→ **Yapılacaklar**:
**A.** Alıntı metinden "e iyi, zorlamayalım" sözcüklerinin geçtiği yerden başlayıp "deyince onu yazabileceksin." sözcüklerinden sonra biten bölümü yeniden yazın. Bu bölümde "beyaz sayfa" yerine "boş sayfa" koyun.
**B.** Lütfen alıntı metne göre beyaz sayfanın neyi vadettiğini yazın.

== Alıntı Metin ==

30 Temmuz 2010 Cuma

küçük kızların bisikletleri

sen de alemsin blog. ne zaman açsam öyle yüzüme bakıyorsun.
benim de sana söylemek istediğim bişey yok zaten, anladım ki senin de beni dinlemek gibi bir derdin yok.

e iyi, zorlamayalım birbirimizi.

beyaz sayfa güzeldir. umut vadeder. önünde tertemiz gülümser. ne istersen yazabilirsin gibi gelir ama aslında yazıyı yazan sen değil, senin içindekidir. ve sen ona karışamazsın.

onu tanıdığını sanman bile hala çocuk olduğunu gösterir. ve hala çocuk olmak ne güzeldir.
:)

sanırsın ki, aklımda bişey var, bence mühim, bunu yazmam lazım deyince onu yazabileceksin.

yazamazsın.

===
== Satırlar ==

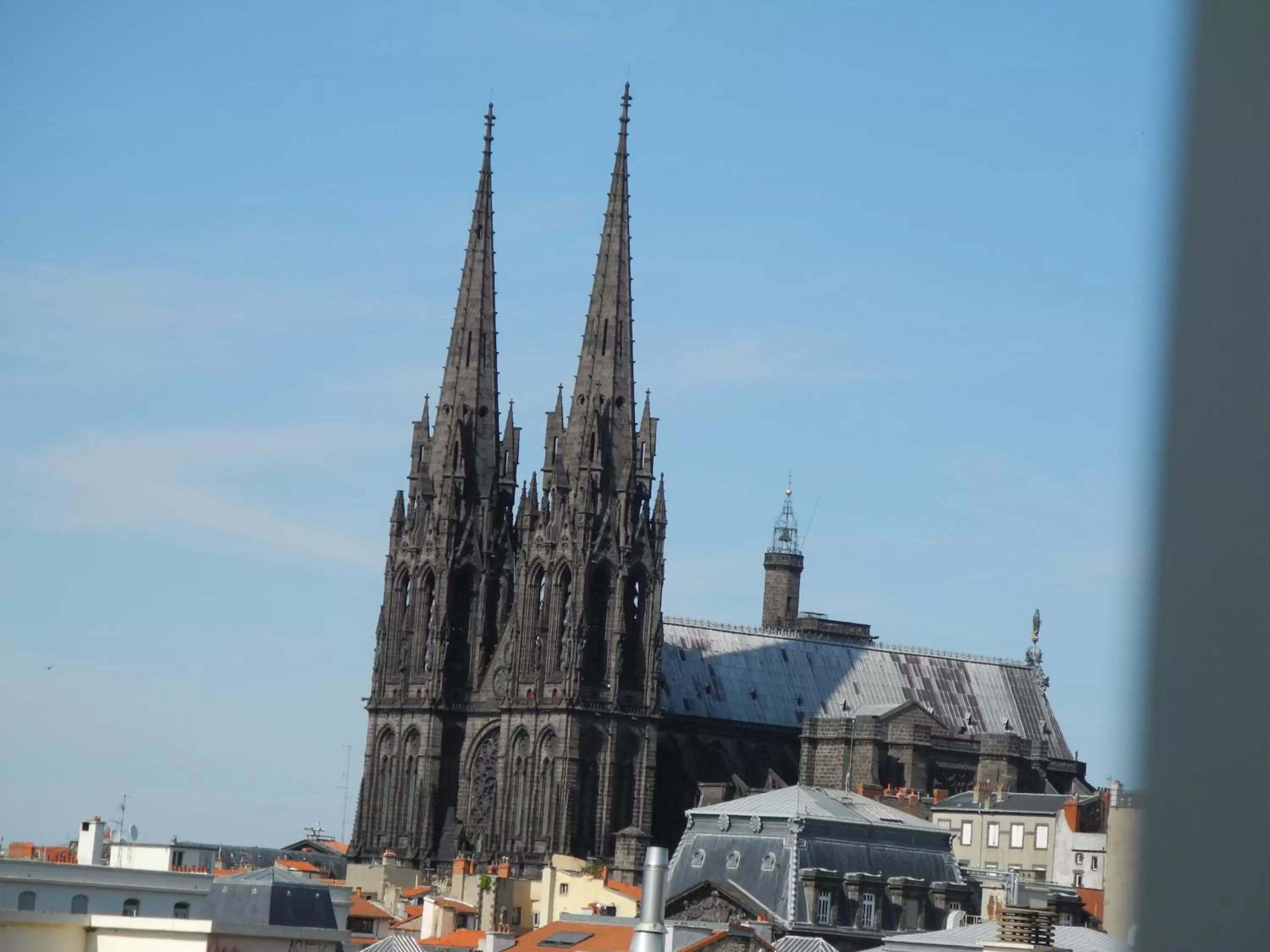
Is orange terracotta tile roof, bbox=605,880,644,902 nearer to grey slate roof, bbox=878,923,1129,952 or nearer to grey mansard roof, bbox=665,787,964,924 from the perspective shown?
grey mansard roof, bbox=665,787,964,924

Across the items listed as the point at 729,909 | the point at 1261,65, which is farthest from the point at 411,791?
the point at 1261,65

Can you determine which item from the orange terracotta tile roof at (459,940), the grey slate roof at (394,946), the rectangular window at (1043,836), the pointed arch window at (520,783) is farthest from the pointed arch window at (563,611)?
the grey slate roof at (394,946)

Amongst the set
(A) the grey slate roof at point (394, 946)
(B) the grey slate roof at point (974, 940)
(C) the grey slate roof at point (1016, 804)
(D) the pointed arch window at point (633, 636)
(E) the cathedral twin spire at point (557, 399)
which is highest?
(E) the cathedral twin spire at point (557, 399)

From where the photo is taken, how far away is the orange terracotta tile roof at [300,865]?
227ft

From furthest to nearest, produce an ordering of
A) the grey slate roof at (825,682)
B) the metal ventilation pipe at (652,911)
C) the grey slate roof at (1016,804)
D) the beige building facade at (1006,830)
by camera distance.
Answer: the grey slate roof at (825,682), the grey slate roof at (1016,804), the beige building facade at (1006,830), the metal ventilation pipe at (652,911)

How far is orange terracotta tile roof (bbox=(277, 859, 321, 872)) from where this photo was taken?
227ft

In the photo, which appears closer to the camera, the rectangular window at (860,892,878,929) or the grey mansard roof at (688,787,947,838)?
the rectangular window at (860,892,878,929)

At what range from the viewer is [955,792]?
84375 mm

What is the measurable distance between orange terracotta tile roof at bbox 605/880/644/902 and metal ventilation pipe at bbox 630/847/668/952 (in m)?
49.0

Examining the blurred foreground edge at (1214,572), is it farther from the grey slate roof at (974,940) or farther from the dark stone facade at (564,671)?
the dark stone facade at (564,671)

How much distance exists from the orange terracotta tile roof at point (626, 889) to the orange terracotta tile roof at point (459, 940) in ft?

===

→ **Alıştırma Cevapları**:
**A.**
e iyi, zorlamayalım birbirimizi.

boş sayfa güzeldir. umut vadeder. önünde tertemiz gülümser. ne istersen yazabilirsin gibi gelir ama aslında yazıyı yazan sen değil, senin içindekidir. ve sen ona karışamazsın.

onu tanıdığını sanman bile hala çocuk olduğunu gösterir. ve hala çocuk olmak ne güzeldir.
:)

sanırsın ki, aklımda bişey var, bence mühim, bunu yazmam lazım deyince onu yazabileceksin.

**B.** Umut vadeder.